Tariff-sensitive Australian dollar gives hope to Bitcoin supporters as BTC dips below $75K
The tariff-sensitive currency has risen nearly 100 pips from its Asian session low, suggesting a possible lower limit for risk selling.
Author: Omkar Godbole | Edited by: Sheldon Reback Updated: April 7, 2025, 7:37 AM Published: April 7, 2025, 7:16 AM

What you should know:
- Bitcoin price fell below $75,000 amid worsening trade tensions, as evidenced by the bearish reversal pattern seen in January.
- The Australian dollar is showing signs of recovery, which could indicate that the tariff-induced sell-off may be ending.
- Bottom fishing strategy during a market downturn is considered risky.
About 10 weeks ago, CoinDesk discussed a bearish “double top” reversal pattern in the Bitcoin (BTC) market, warning of a sell-off to $75,000, a common sign of a bull market pullback.
The price fell below that level on Monday as escalating trade tensions wrecked financial markets, sending Dow Jones Industrial Average futures down a whopping 900 points. According to technical analysis theory, the BTC selloff could slow in the $70,000 to $75,000 range, as mentioned in January.
Elsewhere, the Australian dollar (AUD), a commodity currency particularly sensitive to global trade tensions under Trump, is giving crypto investors hope. The AUD/USD pair rebounded to 0.6011 after falling as low as 0.5930 earlier Monday, according to TradingView data. The pair suffered its biggest losses on Friday, falling more than 4%, a significant move for the national currency.

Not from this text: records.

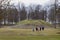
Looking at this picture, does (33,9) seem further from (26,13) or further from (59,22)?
(59,22)

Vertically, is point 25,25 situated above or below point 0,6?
below

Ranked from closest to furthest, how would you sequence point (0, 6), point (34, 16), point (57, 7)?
1. point (0, 6)
2. point (57, 7)
3. point (34, 16)

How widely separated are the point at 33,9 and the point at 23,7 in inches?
116

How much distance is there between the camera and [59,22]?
51250 millimetres

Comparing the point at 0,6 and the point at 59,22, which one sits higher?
the point at 0,6

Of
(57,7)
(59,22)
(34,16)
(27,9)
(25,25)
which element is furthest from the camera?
(27,9)

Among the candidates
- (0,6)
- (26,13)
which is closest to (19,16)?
(26,13)

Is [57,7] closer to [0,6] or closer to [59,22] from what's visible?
[59,22]

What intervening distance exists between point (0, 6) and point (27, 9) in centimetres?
3609

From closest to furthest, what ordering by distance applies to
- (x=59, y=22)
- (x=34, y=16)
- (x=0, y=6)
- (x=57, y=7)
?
(x=0, y=6) → (x=57, y=7) → (x=59, y=22) → (x=34, y=16)

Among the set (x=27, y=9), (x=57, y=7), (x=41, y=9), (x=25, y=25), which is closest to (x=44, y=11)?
(x=41, y=9)

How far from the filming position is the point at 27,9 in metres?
58.3

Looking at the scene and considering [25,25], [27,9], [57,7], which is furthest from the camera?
[27,9]

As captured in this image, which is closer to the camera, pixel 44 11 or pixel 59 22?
pixel 59 22
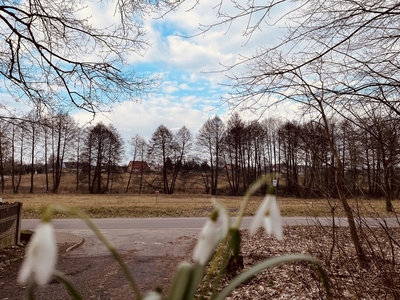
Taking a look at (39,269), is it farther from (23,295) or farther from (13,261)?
(13,261)

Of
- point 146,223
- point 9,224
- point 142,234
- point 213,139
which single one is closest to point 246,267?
point 142,234

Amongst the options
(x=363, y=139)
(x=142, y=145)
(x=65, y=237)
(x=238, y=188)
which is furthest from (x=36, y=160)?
(x=363, y=139)

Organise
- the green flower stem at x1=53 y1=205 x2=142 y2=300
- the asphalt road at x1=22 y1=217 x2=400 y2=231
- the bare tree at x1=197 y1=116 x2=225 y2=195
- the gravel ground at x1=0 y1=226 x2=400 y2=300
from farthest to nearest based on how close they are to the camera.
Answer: the bare tree at x1=197 y1=116 x2=225 y2=195 < the asphalt road at x1=22 y1=217 x2=400 y2=231 < the gravel ground at x1=0 y1=226 x2=400 y2=300 < the green flower stem at x1=53 y1=205 x2=142 y2=300

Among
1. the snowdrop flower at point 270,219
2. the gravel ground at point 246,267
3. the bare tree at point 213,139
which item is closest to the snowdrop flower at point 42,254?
the snowdrop flower at point 270,219

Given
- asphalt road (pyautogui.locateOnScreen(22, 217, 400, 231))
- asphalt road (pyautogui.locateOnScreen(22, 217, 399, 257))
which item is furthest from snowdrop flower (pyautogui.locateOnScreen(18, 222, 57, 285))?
asphalt road (pyautogui.locateOnScreen(22, 217, 400, 231))

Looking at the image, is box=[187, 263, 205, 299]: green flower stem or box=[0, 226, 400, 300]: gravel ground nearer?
box=[187, 263, 205, 299]: green flower stem

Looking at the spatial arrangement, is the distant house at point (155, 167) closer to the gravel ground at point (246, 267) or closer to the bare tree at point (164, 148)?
the bare tree at point (164, 148)

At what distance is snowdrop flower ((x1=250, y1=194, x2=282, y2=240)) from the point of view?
0.68 m

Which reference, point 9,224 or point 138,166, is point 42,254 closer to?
point 9,224

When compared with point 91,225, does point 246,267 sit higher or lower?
lower

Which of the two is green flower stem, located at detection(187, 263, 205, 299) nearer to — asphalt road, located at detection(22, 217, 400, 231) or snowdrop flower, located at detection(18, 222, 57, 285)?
snowdrop flower, located at detection(18, 222, 57, 285)

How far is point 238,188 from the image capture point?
36.1 metres

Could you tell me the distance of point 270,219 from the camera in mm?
687

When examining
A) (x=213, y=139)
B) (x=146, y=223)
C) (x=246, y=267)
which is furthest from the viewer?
(x=213, y=139)
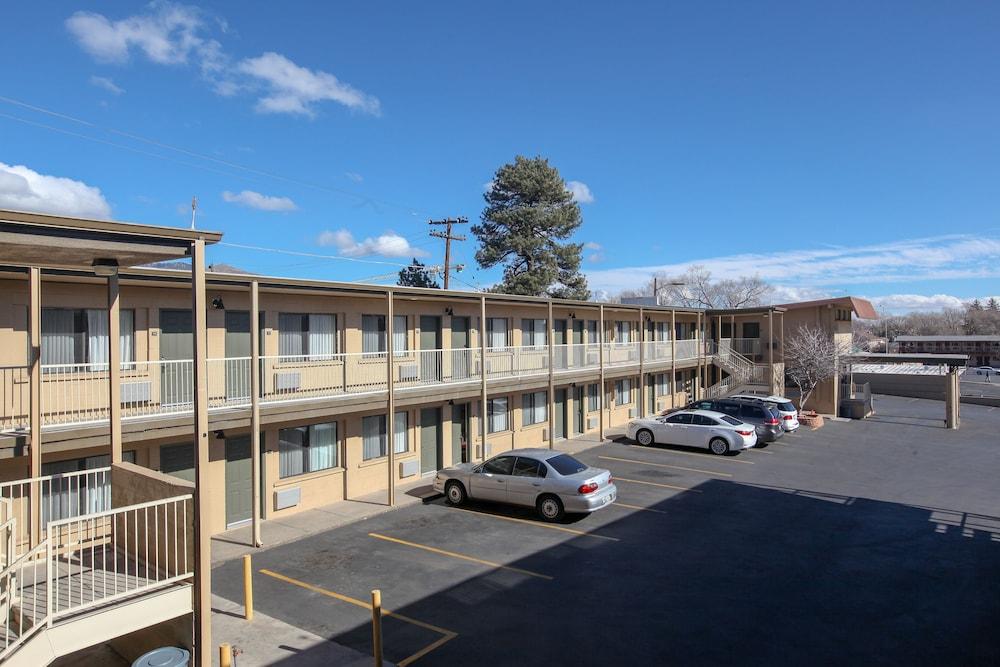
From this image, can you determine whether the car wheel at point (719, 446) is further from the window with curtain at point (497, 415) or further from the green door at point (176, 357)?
the green door at point (176, 357)

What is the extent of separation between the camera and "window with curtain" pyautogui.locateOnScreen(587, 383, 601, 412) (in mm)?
28167

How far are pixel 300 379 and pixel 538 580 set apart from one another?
7959 mm

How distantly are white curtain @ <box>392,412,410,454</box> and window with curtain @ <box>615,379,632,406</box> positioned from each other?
13936mm

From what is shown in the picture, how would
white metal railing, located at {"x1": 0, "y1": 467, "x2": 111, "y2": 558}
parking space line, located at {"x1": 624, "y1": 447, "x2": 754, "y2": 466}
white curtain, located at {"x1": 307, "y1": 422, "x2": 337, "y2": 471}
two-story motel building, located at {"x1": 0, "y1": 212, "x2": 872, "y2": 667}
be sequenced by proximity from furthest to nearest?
parking space line, located at {"x1": 624, "y1": 447, "x2": 754, "y2": 466} < white curtain, located at {"x1": 307, "y1": 422, "x2": 337, "y2": 471} < two-story motel building, located at {"x1": 0, "y1": 212, "x2": 872, "y2": 667} < white metal railing, located at {"x1": 0, "y1": 467, "x2": 111, "y2": 558}

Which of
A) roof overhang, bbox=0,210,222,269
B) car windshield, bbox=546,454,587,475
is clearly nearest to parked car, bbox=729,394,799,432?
car windshield, bbox=546,454,587,475

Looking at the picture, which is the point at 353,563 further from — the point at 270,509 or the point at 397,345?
the point at 397,345

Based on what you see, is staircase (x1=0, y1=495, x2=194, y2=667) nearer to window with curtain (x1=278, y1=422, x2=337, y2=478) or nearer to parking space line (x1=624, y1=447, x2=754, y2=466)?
window with curtain (x1=278, y1=422, x2=337, y2=478)

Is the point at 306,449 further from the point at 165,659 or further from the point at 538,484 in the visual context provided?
the point at 165,659

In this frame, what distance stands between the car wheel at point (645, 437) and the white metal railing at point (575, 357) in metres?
3.27

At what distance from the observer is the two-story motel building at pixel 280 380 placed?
39.0 feet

When trade tensions escalate, the currencies of countries involved in the conflict tend to react quickly due to expected changes in trade balances, economic conditions and interest rate expectations. The Australian dollar is one such currency. As the currency of commodity exporter Australia, it is seen as a proxy for China, one of the country’s largest customers. So a sharp rebound in the Australian dollar could signal that the tariff-fuelled sell-off is reaching its peak.
However, bottom fishing in a falling market is like catching a falling knife and is a risky strategy.